▶ TEXT BLOCK

Blerina Bazelli (M.Sc. 2015)

Victor Guana (Ph.D. Candidate): Victor is interested in supporting developers that build model-based code-generators using model-driven engineering technologies. In his PhD thesis Victor is building ChainTarcker, a visualization and trace analysis environment for model-transformation compositions. Victor has also focused his work on developing PhyDSL, a code generator for mobile 2D physics-based games. He actively collaborates with the Faculty of Rehabilitation Medicine at the University of Alberta, the Glenrose Rehabilitation Hospital in Edmonton, AB, and the Knowledge Media Design Institute at the University of Toronto, providing an agile and cost effective way of creating serious games for rehabilitation purposes.

In 2013 Victor worked as a visiting researcher at the NASA Langley Research Center in Hampton, VA. Victor's work was mainly framed on continuing the development of a change impact analysis algorithm to reduce the state space of programs for regression testing. Victor has been awarded the Doctoral Entrance Award, the Graduate Student Teaching Award of the Faculty of Science, and the Izaak Walton Killam Memorial Scholarship at the University of Alberta.

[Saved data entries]
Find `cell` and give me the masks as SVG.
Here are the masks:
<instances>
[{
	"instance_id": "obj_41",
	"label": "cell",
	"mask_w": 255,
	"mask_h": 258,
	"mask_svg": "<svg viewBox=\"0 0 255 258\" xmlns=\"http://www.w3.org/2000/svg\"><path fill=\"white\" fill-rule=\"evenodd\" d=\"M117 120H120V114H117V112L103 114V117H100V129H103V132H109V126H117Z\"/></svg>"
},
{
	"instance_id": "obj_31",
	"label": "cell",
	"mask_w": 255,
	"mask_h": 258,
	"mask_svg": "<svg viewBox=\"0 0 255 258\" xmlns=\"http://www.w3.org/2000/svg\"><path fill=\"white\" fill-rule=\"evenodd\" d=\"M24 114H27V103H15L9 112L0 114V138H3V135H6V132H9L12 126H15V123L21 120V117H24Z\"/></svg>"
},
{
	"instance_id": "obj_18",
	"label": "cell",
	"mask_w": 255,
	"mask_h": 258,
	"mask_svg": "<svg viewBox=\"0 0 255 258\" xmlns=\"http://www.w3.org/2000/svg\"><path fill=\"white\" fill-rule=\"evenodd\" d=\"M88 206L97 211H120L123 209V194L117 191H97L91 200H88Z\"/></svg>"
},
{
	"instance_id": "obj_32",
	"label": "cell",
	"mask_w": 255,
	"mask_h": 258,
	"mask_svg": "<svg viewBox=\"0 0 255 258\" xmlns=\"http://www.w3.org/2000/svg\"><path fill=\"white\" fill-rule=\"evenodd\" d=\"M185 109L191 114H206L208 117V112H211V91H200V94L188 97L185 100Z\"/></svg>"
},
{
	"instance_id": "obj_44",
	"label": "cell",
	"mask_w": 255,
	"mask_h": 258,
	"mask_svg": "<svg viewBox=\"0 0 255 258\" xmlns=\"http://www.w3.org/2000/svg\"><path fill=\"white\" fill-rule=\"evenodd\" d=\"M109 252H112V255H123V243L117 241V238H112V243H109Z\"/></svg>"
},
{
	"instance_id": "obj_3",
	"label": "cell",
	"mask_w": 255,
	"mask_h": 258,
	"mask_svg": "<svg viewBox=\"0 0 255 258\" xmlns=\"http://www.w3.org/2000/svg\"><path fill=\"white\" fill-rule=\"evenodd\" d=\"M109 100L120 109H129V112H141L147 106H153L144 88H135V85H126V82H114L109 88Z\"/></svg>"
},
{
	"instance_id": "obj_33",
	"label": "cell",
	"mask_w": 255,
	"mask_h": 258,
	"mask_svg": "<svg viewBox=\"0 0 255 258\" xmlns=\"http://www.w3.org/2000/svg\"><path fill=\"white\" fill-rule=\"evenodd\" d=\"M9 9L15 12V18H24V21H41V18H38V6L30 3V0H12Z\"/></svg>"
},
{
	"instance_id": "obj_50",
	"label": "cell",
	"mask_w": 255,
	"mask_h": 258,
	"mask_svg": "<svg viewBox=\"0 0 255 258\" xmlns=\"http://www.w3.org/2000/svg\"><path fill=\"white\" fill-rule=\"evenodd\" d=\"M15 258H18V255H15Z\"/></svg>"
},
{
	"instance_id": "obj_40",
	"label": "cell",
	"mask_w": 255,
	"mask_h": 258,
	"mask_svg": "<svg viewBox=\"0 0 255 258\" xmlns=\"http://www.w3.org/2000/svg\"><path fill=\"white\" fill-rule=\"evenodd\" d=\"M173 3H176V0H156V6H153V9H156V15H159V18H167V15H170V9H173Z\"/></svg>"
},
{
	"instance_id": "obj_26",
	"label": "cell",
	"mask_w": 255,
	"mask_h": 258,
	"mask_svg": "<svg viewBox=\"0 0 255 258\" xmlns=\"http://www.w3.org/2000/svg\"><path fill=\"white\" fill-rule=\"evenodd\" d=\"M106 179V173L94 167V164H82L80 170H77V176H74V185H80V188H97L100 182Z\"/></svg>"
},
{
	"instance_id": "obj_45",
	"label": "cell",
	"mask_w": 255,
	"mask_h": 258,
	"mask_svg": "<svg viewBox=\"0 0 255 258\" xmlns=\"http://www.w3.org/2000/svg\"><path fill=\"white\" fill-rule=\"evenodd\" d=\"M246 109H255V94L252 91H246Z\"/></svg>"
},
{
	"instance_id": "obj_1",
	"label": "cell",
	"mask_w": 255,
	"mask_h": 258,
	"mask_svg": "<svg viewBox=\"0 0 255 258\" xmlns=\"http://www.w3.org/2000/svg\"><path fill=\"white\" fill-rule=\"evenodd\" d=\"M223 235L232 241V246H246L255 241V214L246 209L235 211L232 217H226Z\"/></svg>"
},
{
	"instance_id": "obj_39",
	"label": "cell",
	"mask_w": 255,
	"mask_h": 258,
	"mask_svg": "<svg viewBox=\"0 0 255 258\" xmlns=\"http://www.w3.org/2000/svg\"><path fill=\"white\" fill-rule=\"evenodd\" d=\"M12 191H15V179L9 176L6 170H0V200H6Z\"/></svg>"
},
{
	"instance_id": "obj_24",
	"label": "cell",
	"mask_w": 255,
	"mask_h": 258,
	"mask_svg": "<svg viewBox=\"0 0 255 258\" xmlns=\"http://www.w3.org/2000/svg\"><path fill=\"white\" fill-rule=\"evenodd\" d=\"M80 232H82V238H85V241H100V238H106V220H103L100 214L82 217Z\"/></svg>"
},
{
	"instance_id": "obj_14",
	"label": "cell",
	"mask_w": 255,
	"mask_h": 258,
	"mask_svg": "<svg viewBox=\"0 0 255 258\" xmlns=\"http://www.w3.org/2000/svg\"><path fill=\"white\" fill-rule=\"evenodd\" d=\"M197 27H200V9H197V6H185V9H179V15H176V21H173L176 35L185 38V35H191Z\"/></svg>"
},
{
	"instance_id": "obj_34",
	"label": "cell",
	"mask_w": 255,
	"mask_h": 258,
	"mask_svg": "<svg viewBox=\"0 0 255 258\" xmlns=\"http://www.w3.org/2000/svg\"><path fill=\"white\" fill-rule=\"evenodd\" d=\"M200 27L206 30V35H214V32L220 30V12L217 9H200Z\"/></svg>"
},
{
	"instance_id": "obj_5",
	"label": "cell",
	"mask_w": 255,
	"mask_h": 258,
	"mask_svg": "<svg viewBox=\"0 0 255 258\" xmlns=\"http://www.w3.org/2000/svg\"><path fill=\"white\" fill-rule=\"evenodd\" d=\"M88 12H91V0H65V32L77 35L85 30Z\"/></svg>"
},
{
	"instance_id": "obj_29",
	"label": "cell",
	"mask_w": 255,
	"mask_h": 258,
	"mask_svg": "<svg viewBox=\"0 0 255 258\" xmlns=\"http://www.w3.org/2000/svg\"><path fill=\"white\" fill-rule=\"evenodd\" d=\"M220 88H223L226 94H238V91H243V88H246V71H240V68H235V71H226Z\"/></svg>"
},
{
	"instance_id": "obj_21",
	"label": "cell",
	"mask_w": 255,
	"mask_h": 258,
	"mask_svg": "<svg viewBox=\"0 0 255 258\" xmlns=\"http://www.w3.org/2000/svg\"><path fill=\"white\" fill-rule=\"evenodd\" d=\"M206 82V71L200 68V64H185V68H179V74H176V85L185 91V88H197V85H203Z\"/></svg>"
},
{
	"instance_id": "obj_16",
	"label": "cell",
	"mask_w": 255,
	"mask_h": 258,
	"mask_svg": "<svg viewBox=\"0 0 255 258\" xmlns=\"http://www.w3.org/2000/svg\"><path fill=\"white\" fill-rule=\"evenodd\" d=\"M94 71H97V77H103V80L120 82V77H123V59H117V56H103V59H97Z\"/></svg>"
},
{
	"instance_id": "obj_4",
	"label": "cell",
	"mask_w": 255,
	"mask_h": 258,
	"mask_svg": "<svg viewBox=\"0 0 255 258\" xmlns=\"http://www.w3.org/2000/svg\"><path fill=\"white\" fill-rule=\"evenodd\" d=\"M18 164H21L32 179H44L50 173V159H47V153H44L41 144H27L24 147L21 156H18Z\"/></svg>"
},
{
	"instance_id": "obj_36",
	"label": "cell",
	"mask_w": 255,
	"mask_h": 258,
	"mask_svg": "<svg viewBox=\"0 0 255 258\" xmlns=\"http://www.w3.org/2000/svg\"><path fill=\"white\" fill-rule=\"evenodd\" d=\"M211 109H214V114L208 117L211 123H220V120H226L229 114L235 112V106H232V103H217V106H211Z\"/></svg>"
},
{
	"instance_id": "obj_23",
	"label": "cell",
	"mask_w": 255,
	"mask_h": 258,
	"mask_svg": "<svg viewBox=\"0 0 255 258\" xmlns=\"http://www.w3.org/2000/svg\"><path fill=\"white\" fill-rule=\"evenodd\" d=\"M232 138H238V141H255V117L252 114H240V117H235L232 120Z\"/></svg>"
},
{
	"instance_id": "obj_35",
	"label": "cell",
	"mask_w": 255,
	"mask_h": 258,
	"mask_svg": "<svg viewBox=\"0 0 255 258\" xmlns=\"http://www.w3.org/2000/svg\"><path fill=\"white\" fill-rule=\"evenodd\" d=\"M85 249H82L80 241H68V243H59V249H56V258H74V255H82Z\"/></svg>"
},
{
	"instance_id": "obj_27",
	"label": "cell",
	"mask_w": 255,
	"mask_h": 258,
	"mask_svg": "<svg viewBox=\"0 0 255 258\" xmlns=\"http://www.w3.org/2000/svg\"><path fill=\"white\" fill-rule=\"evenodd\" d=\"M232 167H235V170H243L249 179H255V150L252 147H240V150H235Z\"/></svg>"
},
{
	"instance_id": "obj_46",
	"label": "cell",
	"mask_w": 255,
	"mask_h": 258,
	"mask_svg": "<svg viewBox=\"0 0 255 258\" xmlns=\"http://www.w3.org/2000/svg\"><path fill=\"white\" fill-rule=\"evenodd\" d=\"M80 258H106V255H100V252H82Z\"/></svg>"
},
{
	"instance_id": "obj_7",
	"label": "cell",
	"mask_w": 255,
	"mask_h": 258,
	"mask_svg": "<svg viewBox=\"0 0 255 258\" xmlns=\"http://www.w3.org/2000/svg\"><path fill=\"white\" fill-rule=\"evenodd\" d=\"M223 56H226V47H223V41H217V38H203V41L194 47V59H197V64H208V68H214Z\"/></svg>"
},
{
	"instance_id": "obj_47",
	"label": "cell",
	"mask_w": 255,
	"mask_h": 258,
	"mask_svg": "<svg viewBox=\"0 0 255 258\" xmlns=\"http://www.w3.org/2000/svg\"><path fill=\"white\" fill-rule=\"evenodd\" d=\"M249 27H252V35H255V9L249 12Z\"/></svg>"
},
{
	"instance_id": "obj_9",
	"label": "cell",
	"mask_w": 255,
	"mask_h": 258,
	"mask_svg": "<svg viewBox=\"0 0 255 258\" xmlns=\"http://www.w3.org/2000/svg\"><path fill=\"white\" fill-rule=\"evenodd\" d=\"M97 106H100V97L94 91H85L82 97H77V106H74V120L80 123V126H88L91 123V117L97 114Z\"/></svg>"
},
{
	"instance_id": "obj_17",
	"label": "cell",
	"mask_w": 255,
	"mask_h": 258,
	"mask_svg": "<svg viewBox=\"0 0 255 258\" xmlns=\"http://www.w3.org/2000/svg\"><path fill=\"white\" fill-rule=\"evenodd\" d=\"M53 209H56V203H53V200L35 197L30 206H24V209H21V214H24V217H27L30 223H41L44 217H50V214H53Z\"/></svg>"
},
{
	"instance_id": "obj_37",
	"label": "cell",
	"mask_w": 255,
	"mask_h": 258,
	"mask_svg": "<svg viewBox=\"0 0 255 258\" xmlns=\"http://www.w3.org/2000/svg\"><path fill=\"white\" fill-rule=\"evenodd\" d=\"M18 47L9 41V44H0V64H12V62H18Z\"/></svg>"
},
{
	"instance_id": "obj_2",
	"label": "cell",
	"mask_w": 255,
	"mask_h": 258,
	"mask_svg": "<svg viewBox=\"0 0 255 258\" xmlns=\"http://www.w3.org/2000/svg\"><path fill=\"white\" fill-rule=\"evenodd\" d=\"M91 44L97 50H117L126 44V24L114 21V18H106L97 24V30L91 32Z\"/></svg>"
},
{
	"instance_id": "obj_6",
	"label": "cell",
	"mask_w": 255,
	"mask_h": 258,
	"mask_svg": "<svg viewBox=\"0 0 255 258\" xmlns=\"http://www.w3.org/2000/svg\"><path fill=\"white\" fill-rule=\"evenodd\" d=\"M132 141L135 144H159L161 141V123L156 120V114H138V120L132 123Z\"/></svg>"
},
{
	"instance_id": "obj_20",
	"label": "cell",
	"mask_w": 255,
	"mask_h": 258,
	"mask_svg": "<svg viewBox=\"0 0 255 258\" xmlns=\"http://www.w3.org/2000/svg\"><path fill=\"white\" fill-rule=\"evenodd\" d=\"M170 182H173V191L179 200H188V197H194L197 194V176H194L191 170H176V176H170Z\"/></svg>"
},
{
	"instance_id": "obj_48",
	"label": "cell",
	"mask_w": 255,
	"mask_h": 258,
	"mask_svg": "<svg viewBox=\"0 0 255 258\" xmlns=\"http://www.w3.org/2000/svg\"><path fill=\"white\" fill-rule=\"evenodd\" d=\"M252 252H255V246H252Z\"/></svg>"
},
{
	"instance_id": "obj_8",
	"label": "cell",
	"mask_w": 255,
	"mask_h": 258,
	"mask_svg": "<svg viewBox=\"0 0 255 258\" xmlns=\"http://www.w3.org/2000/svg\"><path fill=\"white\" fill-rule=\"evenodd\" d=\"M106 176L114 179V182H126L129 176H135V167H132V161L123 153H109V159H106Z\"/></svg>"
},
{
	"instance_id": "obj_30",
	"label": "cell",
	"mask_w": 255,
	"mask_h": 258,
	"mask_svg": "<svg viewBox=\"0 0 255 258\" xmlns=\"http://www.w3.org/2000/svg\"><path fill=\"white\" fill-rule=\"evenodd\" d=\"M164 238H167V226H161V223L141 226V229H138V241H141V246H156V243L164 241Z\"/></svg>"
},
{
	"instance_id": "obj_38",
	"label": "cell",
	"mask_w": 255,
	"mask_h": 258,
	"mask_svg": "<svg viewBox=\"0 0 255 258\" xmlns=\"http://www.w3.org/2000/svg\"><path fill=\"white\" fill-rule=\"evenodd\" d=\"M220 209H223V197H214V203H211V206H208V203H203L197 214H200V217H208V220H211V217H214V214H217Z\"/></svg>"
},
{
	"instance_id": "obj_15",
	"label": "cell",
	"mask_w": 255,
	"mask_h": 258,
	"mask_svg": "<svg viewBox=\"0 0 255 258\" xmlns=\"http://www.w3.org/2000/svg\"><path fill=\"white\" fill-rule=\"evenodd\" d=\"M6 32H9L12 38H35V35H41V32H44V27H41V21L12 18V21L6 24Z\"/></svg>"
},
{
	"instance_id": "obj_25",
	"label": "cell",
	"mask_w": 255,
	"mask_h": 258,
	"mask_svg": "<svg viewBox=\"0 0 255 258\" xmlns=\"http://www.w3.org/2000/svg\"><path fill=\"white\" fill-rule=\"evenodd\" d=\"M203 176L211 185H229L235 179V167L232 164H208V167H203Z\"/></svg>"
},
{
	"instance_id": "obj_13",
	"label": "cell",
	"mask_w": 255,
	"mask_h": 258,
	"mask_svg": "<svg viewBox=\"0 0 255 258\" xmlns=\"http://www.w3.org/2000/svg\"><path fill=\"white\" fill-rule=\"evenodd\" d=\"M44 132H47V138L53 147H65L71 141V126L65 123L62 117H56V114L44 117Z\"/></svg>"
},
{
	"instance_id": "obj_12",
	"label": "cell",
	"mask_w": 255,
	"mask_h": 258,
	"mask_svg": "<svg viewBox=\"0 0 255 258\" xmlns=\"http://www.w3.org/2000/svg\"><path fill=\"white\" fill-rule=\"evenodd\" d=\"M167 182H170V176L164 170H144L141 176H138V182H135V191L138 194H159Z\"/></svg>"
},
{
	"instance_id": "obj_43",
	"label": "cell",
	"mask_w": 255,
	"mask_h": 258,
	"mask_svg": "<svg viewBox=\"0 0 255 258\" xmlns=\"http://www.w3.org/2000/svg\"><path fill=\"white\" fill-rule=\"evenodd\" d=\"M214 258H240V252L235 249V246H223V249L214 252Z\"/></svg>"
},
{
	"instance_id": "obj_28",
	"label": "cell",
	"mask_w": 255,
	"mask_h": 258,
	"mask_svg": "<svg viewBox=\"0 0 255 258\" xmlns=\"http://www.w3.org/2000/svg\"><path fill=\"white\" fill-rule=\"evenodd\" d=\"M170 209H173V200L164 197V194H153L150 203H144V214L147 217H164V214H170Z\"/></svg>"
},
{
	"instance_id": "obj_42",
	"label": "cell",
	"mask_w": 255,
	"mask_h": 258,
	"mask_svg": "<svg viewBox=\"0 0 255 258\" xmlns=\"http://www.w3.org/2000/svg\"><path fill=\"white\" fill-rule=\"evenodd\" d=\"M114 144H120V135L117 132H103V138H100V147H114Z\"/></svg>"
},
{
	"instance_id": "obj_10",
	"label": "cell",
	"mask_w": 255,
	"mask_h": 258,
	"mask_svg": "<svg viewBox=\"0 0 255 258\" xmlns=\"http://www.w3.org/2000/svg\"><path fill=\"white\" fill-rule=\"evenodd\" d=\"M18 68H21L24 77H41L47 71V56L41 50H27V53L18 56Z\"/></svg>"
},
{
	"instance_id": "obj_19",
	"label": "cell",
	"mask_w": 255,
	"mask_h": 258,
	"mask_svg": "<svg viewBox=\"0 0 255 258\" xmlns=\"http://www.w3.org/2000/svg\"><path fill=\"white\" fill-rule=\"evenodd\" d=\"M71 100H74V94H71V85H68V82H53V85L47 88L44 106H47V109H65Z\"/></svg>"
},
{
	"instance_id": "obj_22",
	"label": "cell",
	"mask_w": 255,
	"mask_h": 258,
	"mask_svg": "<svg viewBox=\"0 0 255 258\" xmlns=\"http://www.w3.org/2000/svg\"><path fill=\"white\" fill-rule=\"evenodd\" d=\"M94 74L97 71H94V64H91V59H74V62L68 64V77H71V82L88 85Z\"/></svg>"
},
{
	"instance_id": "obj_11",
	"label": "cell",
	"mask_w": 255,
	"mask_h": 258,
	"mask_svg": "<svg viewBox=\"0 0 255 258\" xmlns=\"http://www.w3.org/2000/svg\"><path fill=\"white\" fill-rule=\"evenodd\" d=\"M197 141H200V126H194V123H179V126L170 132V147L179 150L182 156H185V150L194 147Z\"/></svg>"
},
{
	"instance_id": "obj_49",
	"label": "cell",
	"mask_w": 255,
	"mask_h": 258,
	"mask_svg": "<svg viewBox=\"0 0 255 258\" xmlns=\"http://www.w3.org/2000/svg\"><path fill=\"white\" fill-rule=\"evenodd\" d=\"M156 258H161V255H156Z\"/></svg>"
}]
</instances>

▶ SET OF TASKS
A - Answer these questions from the Victor Guana profile:
(i) What kind of games is PhyDSL a code generator for?
(ii) In what year and at which research center did Victor work as a visiting researcher?
(iii) Which hospital in Edmonton does Victor collaborate with?
B - Carry on the Victor Guana profile, starting after its last sentence.

▶ EXERCISE RESULTS
A -
(i) Mobile 2D physics-based games.
(ii) In 2013, at the NASA Langley Research Center in Hampton, VA.
(iii) The Glenrose Rehabilitation Hospital.

B -
Projects:

ChainTracker: A Traceability Analysis Environment for Model-based Code Generators (Victor Guana)

Model-based code generators have emerged as a new mechanism for building software systems in a systematic manner. At their core, model-driven engineering technologies such as model-to-model and model-to-text transformations are effectively used to build generation engines. However, due to the complexity of model-to-model and model-to-text transformation scripts, which is exacerbated as they are composed in complex transformation chains, developers face technical and cognitive challenges when architecting, implementing, and maintaining model-based code generators. We have developed ChainTracker, an integrated visualization and trace analysis environment for model-to-model and model-to-text transformation compositions. ChainTracker aims to support developers of model-based code generators by making the usage of model-driven engineering technologies more efficient, less error prone, and less cognitively challenging.

Find more information about ChainTracker, including video demos and publications here: [1].


PhyDSL: A Code-generation Environment for 2D Physics-based Games (Victor Guana)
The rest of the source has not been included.